Although the executive order at least portends to benefit the young and healthy, the administration’s refusal to pay cost-sharing reduction (CSR) subsidies amounts to a loss for nearly every key stakeholder in the ACA insurance marketplace. The ACA mandated that the federal government pay CSR subsidies to compensate insurers for lowering the out-of-pocket costs, deductibles, and copayments for low-income people who earn too much to be eligible for Medicaid. Without CSR payments, the law still requires that insurers reduce costs for lower-income people. Insurers will either raise premiums to make up for lost revenue or flee the marketplace. If insurance companies do raise premiums, the federal government, per the law, is on the hook for much of those costs. Thus, the decision to stop the payments has no clear winners, with wide-ranging negative consequences for the government, the insured, and the insurers. According to the Center on Budget and Policy Priorities:
- ACA premiums will rise by an additional 20% in 2018.
- The federal government will add $194 billion to the national debt over the next decade.
- The number of uninsured will rise by one million in 2018.
- Insurance companies who already set premiums on the assumption that the payments would continue in 2018 will lose revenue.
The administration’s decision to not pay CSR subsidies is not set in stone, however, as Congress can still appropriate funding for the subsidies despite the White House’s lack of support.
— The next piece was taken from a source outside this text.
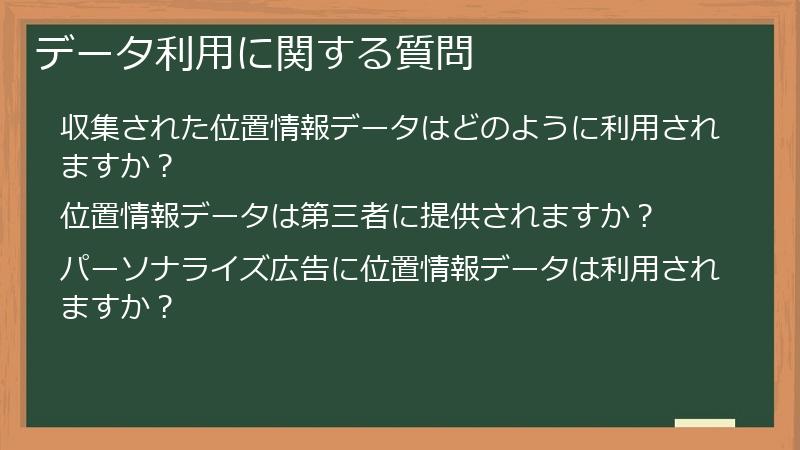 データ利用に関する質問

収集された位置情報データはどのように利用されますか？

位置情報データは第三者に提供されますか？

パーソナライズ広告に位置情報データは利用されますか？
No matter how Congress acts to potentially support the current health law, the White House has already taken a series of actions over the last several months aimed at destabilizing the marketplace: it halved the ACA open enrollment period from 90 days to 45 days, cut the ACA advertising budget by 90 percent, reduced funding for in-person outreach by 40 percent, and has hinted that it might stop enforcement of the individual mandate. Taken together, these policy decisions have substantially added to premium increases in 2018 (Figure 1).
Certainly the ACA is not perfect, but it is a law that can and ought to be reformed rather than subverted or repealed outright. The ACA produced historic gains in insurance coverage for at least 13 million Americans, bringing the uninsured rate to a historic low, and it implemented payment and billing reforms intended to reduce the cost and improve the quality of health care. Considering the ACA’s 51 percent approval rating, it seems that the White House’s efforts to undermine the ACA are not just bad policy, but may be bad politics too.